Wilson (pictured, left) points out that you can also have home-screen advertising inside the apps that reside on smart TVs. A streaming service that offers content from multiple studios has the same opportunity as a smart TV interface to help content owners gain visibility over others that are also competing for attention.
He concurs that the smart TV (and in-app) home screen is a quality environment that must remain uncluttered. Households have sometimes paid thousands for their TV set or are paying a subscription for their streaming, so they expect a high-end advertising environment.
Wilson highlights the scale of the inventory opportunity, too, with the chance to serve an ad each time the TV is turned on or when a user moves around screens.
“We are seeing CTV buyers incorporate this into their planning because CTV offers incremental reach into audiences that are not watching broadcast TV. It is becoming a part of CTV buying and it is moving into programmatic.”
More home-screen ads will appear using video, Wilson adds, even though most of the creative is poster art today. He agrees with Wale that brands can use this inventory to place themselves around tentpole events, including where they do not have in-stream advertising.
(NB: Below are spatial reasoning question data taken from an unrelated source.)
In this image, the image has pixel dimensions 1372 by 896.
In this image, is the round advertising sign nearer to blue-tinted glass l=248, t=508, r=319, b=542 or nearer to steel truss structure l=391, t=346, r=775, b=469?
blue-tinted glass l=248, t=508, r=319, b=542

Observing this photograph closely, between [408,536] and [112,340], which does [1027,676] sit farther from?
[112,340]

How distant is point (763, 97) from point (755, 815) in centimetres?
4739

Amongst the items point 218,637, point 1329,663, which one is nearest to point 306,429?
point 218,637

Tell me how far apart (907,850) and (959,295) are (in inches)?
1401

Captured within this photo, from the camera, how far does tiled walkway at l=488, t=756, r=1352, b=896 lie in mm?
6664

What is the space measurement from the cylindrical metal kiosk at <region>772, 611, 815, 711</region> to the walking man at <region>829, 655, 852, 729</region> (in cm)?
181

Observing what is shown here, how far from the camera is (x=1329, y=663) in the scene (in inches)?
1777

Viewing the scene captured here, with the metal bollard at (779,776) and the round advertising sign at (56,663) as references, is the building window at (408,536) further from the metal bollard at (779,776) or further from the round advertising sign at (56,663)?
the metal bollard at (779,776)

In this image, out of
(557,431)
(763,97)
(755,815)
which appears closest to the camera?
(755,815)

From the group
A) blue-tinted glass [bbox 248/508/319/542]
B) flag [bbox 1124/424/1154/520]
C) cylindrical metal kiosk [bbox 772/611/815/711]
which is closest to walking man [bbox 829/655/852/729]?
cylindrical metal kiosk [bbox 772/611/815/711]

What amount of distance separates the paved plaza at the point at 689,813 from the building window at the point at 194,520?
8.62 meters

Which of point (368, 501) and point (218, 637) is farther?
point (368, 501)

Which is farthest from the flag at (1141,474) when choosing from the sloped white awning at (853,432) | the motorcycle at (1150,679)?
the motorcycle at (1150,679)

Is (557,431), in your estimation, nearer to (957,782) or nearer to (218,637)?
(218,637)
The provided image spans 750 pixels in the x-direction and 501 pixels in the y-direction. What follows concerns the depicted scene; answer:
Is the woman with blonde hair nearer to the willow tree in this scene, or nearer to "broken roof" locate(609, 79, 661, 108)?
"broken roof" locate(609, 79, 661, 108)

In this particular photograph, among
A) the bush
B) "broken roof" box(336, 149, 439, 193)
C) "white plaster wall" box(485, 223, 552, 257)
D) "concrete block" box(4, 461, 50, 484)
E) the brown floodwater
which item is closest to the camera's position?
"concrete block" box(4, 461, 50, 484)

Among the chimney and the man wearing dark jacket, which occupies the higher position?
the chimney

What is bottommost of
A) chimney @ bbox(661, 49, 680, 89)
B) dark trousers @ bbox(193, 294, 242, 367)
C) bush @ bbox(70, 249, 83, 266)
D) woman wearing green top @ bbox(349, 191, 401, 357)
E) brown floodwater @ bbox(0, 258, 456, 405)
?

According to Wilson, the lion’s share of home-screen ad sales is direct today, but agencies want a programmatic option, partly to make use of real-time targeting. “It will be programmatic-guaranteed or programmatic marketplace. I don’t envisage this being an open market buy,” he predicts.
Wilson believes home-screen inventory will become a key part of media plans. There is a need for standardisation around creative, like format sizes, but everything else is in place to underpin growth for this format, he reckons: “I don’t think there is anything that will hold back this inventory opportunity.”